→ Текст страницы:
В Мультимедиа Арт Музее в Москве
представлена ретроспектива выдающегося советского фотокорреспондента Евгения Халдея. 10 марта исполнилось 100 лет со дня его рождения. В 1996 году бельгийцы сняли фильм
«Евгений Халдей - фотограф эпохи Сталина», где автор вспоминает истории создания своих знаменитых кадров. Я перевел в текст несколько его рассказов. Почитайте, а потом обязательно сходите на выставку. Она идет до 11 июня.
01. Сталин. Стадион «Динамо». 1946
Вот вижу, Сталин так стоит в проходе - оттуда видно было. Посмотрел на меня и, вроде, думает: «Ну, снимай меня!». Я щелкнул. Вот получился этот снимок. Обошел всю печать. До сих пор, когда демонстрации коммунистов сейчас - так его носят.
02. Ночная разведка. Заполярье. 1942
Вот это тоже с настроением снято. В ночную разведку идут. Правый фланг Великой Отечественной войны, мурманское направление. Разведчики идут в ночную разведку... Вот их тут семь человек. А утром вернулись четыре. Три человека погибло уже в этом снимке.

→ Список строк:
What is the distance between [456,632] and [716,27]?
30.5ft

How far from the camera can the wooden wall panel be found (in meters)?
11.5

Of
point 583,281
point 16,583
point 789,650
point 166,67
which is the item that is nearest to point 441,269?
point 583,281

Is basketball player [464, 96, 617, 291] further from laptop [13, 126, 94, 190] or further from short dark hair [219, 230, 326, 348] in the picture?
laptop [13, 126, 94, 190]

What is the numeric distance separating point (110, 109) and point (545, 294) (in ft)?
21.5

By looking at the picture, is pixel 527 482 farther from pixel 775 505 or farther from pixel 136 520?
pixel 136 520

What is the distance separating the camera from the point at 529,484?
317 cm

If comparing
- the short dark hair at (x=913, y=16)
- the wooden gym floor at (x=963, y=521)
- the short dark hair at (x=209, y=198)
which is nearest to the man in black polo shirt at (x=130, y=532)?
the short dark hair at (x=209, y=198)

→ Задания:
**A)** Перепишите дословно фрагмент текста о Халдее от «01. Сталин. Стадион» до «так его носят.».
**B)** До какого числа, согласно тексту о Халдее, идет выставка?
Эти строки взяты из другого источника.

→ Ответы:
**A)**
01. Сталин. Стадион «Динамо». 1946
Вот вижу, Сталин так стоит в проходе - оттуда видно было. Посмотрел на меня и, вроде, думает: «Ну, снимай меня!». Я щелкнул. Вот получился этот снимок. Обошел всю печать. До сих пор, когда демонстрации коммунистов сейчас - так его носят.

**B)** До 11 июня.